Short task:
Transcribe all of the material below line for line, with no changes.

Given data:
[start]

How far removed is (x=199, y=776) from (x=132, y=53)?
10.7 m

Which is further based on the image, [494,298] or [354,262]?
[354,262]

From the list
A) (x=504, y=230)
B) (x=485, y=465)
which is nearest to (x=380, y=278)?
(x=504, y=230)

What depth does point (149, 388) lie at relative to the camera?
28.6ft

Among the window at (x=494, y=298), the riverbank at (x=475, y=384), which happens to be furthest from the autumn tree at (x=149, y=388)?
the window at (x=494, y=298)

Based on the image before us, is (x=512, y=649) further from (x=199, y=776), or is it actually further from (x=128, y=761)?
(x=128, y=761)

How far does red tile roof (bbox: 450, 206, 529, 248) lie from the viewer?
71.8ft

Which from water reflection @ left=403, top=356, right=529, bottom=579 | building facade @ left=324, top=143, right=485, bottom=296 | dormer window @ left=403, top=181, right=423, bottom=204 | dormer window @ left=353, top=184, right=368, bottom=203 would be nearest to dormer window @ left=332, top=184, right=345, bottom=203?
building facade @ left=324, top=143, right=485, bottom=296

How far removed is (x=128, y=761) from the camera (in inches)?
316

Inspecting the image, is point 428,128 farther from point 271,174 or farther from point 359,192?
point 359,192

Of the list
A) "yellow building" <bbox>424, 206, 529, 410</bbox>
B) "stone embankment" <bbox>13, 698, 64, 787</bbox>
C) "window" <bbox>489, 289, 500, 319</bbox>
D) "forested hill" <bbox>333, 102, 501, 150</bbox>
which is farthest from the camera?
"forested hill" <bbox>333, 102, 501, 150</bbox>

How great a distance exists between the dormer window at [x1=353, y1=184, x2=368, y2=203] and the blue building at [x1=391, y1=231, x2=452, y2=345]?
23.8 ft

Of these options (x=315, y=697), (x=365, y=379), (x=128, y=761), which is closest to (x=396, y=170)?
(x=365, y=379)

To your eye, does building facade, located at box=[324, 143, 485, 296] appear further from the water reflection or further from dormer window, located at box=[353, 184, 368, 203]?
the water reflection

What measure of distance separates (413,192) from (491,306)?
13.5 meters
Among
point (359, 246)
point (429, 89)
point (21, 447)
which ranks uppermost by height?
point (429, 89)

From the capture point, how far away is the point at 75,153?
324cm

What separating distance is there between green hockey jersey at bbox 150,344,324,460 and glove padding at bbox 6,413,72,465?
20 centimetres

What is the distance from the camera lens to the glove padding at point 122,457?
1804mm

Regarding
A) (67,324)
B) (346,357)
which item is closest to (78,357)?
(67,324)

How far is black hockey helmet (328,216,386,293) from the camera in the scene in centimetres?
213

[end]

Written response:
How far removed is (x=199, y=776) from (x=132, y=53)?
10.7 m

Which is further based on the image, [494,298] or [354,262]?
[354,262]

From the list
A) (x=504, y=230)
B) (x=485, y=465)
which is nearest to (x=380, y=278)?
(x=504, y=230)

What depth does point (149, 388) lie at relative to the camera?
28.6ft

Among the window at (x=494, y=298), the riverbank at (x=475, y=384), which happens to be furthest from the autumn tree at (x=149, y=388)?
the window at (x=494, y=298)

Based on the image before us, is (x=512, y=649) further from (x=199, y=776), or is it actually further from (x=128, y=761)?
(x=128, y=761)

How far does red tile roof (bbox: 450, 206, 529, 248) lie from the viewer?
71.8ft

Which from water reflection @ left=403, top=356, right=529, bottom=579 | building facade @ left=324, top=143, right=485, bottom=296 | dormer window @ left=403, top=181, right=423, bottom=204 | dormer window @ left=353, top=184, right=368, bottom=203 would be nearest to dormer window @ left=332, top=184, right=345, bottom=203?
building facade @ left=324, top=143, right=485, bottom=296

How far removed is (x=128, y=761) from the camera (in inches)?
316

Inspecting the image, is point 428,128 farther from point 271,174 or farther from point 359,192?
point 359,192

Of the list
A) "yellow building" <bbox>424, 206, 529, 410</bbox>
B) "stone embankment" <bbox>13, 698, 64, 787</bbox>
C) "window" <bbox>489, 289, 500, 319</bbox>
D) "forested hill" <bbox>333, 102, 501, 150</bbox>
which is farthest from the camera?
"forested hill" <bbox>333, 102, 501, 150</bbox>

How great a distance exists between the dormer window at [x1=353, y1=184, x2=368, y2=203] and the blue building at [x1=391, y1=231, x2=452, y2=345]?
23.8 ft

Of these options (x=315, y=697), (x=365, y=379), (x=128, y=761), which is closest to (x=396, y=170)?
(x=365, y=379)

To your eye, does building facade, located at box=[324, 143, 485, 296] appear further from the water reflection or further from dormer window, located at box=[353, 184, 368, 203]?
the water reflection

What measure of distance separates (413,192) from (491,306)?
13.5 meters
Among
point (359, 246)
point (429, 89)
point (21, 447)
which ranks uppermost by height?
point (429, 89)

From the capture point, how far away is the point at 75,153?
324cm

What separating distance is there between green hockey jersey at bbox 150,344,324,460 and glove padding at bbox 6,413,72,465?
20 centimetres

What is the distance from the camera lens to the glove padding at point 122,457?
1804mm

Regarding
A) (67,324)
B) (346,357)
which item is closest to (78,357)?
(67,324)

How far is black hockey helmet (328,216,386,293) from the camera in the scene in centimetres?
213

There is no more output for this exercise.